### BRIEF
Once the line containing "Age of Empires" is found in the entries below, restate it and each following line word for word, stopping after the line containing "candelabru Firenze, 5".

### RECORDS SHOWN
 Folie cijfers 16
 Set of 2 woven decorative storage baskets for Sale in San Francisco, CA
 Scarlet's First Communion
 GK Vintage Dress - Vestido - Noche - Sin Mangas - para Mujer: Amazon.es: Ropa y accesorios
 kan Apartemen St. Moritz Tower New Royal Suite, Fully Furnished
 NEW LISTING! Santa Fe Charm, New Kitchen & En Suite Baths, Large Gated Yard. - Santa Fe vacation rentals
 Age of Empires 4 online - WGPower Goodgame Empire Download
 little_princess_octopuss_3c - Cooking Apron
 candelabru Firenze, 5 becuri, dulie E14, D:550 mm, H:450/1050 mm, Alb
--
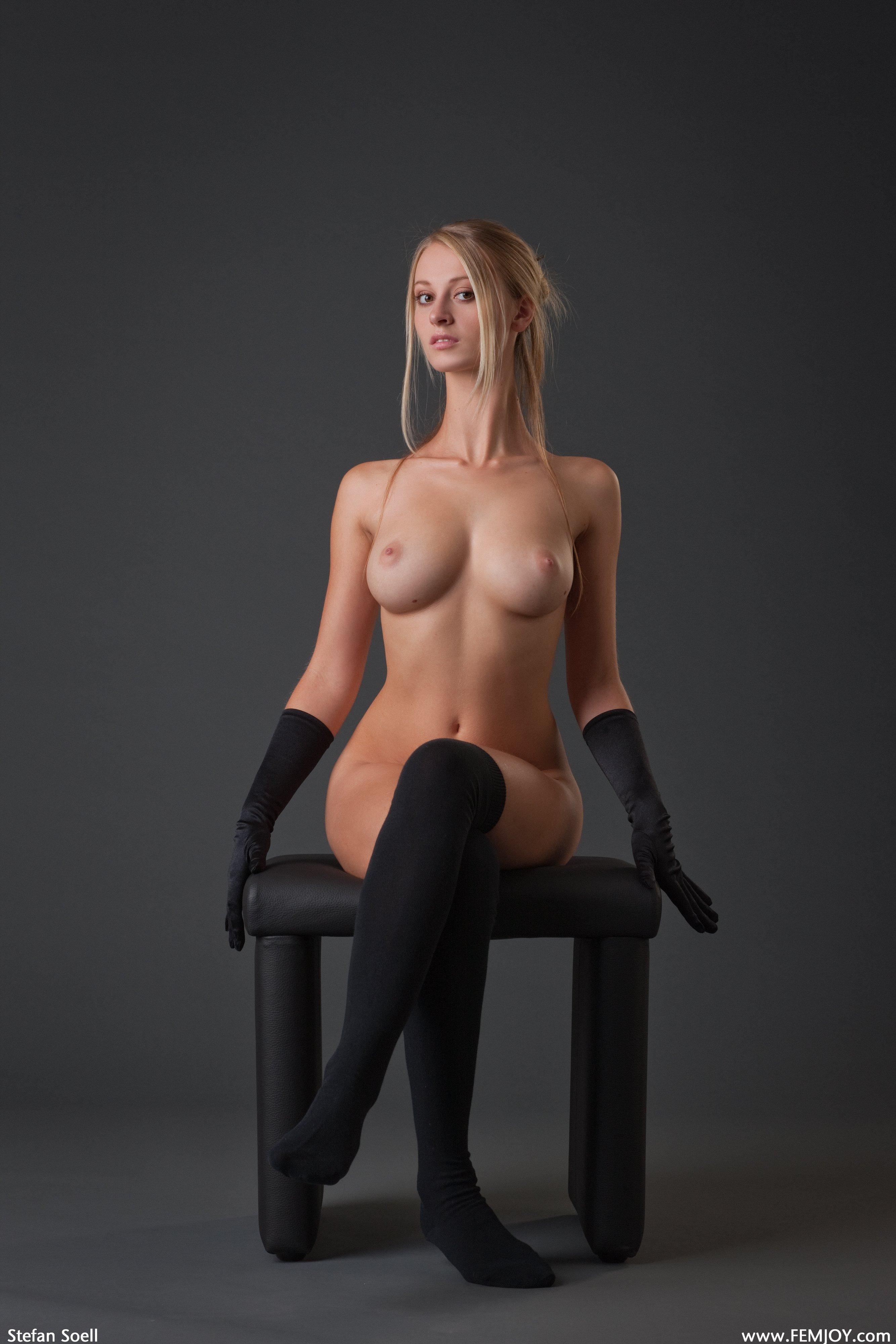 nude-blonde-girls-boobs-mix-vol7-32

### RESULT OF THE TASK
 Age of Empires 4 online - WGPower Goodgame Empire Download
 little_princess_octopuss_3c - Cooking Apron
 candelabru Firenze, 5 becuri, dulie E14, D:550 mm, H:450/1050 mm, Alb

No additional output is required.